As the prison labor quarried granite from Rattlesnake Hill over 150 years ago, there were many trails and rough roads or paths to allow access to the developing quarry trade. As the business developed over the next decades, the hill had over a 1,000 men working each day on a year-round basis. The large sections of quarried granite were hauled down the hill on wagons led by oxen or strong horses to cutting sheds near North State Street. During the winter months, the men still worked in the quarries and the wagons hauling the granite to the stone sheds for processing were simply traded for large sleighs until spring. The roads were rough and the journey down the hill with a wagon or sled laden with tons of granite was both difficult and dangerous.

On Nov. 19, 1897, the Concord City Council contacted the Concord engineer and requested that he study Rattlesnake Hill to determine if a survey might be obtained, roads built to each quarry, and perhaps even a spur line for the railroad to access the hill eliminating the need for the wagons and sleighs. The Concord City Council certainly had the thought of commerce in mind and a desire to further develop the already very successful granite industry on Rattlesnake Hill.

Prior to the building of the Boston, Concord & Montreal railroad, we saw granite as well as other freight being transported from Concord to Boston by wagons led by teams of horses. The only other method for transporting the early harvested granite as well as other goods was the Concord & Boston Boating Company. As the possibility of new roads and rails on Rattlesnake Hill was being planned in 1898, all of the granite was being transported by the Boston & Maine railroad, after essentially leasing the Concord & Montreal railroad and offering reduced prices for transporting freight to Boston.

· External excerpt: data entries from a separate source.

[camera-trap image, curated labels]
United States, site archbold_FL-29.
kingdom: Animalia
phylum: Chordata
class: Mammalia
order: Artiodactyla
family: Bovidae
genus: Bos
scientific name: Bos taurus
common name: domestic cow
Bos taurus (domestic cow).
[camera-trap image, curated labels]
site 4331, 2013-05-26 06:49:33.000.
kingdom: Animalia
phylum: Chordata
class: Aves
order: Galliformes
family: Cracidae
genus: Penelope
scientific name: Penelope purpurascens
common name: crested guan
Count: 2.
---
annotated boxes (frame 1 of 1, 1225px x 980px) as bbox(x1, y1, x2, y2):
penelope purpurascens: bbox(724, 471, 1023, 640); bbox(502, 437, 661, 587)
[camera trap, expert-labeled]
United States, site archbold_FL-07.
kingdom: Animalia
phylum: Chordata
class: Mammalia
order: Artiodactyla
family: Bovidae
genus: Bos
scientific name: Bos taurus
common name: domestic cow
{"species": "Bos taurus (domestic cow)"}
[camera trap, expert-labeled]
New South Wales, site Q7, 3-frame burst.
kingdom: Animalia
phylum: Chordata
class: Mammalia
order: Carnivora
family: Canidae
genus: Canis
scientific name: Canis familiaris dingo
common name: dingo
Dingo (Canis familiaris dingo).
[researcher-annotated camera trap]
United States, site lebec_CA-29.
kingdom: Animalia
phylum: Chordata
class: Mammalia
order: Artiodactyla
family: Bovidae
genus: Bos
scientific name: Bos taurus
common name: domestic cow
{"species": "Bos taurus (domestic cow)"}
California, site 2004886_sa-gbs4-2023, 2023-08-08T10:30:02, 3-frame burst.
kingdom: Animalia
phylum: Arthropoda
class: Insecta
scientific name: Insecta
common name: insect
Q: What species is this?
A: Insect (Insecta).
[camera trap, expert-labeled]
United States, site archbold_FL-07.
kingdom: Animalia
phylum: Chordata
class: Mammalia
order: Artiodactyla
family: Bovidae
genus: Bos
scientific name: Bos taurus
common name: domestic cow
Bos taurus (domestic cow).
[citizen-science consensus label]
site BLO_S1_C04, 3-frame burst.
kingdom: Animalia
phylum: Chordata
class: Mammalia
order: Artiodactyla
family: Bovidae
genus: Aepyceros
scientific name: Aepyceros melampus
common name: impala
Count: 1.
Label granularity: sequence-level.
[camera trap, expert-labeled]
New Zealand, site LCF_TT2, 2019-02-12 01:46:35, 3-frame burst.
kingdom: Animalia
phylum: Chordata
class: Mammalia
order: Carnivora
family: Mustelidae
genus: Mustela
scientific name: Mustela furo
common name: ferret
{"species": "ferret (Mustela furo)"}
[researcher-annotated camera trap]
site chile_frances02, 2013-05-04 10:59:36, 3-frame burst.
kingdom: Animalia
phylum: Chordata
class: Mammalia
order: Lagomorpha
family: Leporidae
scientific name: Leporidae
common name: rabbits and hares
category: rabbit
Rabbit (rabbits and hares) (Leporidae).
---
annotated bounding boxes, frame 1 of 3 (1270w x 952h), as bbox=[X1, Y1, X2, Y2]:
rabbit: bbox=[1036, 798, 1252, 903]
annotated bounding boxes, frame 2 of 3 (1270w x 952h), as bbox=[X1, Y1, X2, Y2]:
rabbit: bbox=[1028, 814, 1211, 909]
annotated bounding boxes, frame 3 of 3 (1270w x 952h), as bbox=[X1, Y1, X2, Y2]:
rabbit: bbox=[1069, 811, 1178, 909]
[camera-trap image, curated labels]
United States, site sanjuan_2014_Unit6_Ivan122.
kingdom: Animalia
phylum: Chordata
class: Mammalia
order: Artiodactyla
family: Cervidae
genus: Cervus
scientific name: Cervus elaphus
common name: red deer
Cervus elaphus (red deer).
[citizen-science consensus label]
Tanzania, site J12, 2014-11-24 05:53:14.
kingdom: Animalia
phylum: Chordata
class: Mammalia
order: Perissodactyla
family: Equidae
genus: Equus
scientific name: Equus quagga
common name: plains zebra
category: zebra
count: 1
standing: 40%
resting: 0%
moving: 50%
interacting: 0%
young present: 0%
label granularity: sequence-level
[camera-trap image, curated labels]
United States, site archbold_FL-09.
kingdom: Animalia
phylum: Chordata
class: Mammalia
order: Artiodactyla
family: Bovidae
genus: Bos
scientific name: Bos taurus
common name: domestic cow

The quality roads that we walk to this very day on Rattlesnake Hill are the result of the decision by the Concord City Council ordering the city engineer to investigate and survey the hill. It was within a year of the Nov. 19, 1897, council meeting that construction started to build the roads, referred to as “Branch Roads” on Rattlesnake Hill. With the completion in 1898, we find Rattlesnake Hill with a series of quality branch roads leading to each of the main quarries, the advantage being an attraction to additional businessmen seeking access to the hill for new quarry operations. It was during 1898 that my very own great grandfather Martin Spain invested in his own quarry and walked the newly created road each and every morning. Once he selected and cut his granite ledges, he loaded the granite onto his wagon and transported it to the bottom of the hill for processing into curbing, building blocks and monument pieces. Once processing was completed, his finished pieces were sold and loaded onto the railroad en route to Boston and farther points beyond. To further entice investors was the fact that Concord offered not only a limitless supply of granite but also water power, electric power, and foundries for manufacturing tools and equipment. The views from beautiful Rattlesnake Hill were frequently mentioned too in the ongoing effort to attract more businesses to Concord as the 20th century was starting.

For my entire life, I have walked the same roads on the hill that my father, grandfather and great grandfather walked. I have enjoyed the very best that nature can provide here in Concord. I have spent time at my grandfather’s long-abandoned quarry picking up the pieces of granite that he himself once held on too.

The maze of branch roads on Rattlesnake Hill offers me a clear path. As I walk them, I walk with my ancestors, the destinati on is simply my past.